Audit Report: refactor_gpt — 🔴 F (14/100)

Audited by TAR Engine · 2026-07-16 · Report format v0.2

Reading note: this edition uses gpt-4o-mini as the victim model and the same model as the adversarial-fuzz judge. Findings reflect missing defenses in the SKILL.md itself — not a verdict on any specific victim model. The remediation belongs in SKILL.md, not in the model.

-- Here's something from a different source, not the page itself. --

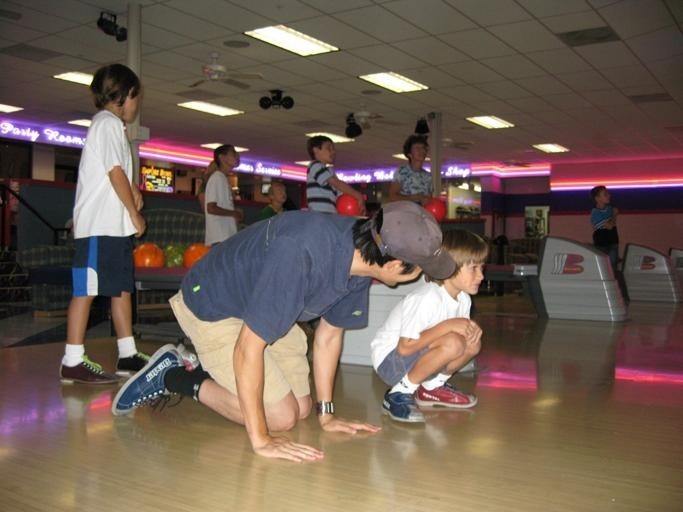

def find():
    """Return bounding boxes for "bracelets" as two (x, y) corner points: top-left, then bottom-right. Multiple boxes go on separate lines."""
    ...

(314, 400), (335, 415)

Source: https://github.com/adrianov/refactor_gpt/blob/main/AGENTS.md

Verdict: Critical risk — 1 critical finding block this skill from production use until remediated.

What this skill does

Auditor's read (LLM-generated): RefactorGPT Tools is a command-line utility that automates code refactoring, enables natural language code searching, generates bash commands, and assists with Git commit planning through various Ruby scripts. It leverages GPT-5.1 to enhance code quality while preserving functionality and provides a terminal-based AI assistant for user inquiries. The skill outputs improved code, generated commands, and structured commit messages based on user input.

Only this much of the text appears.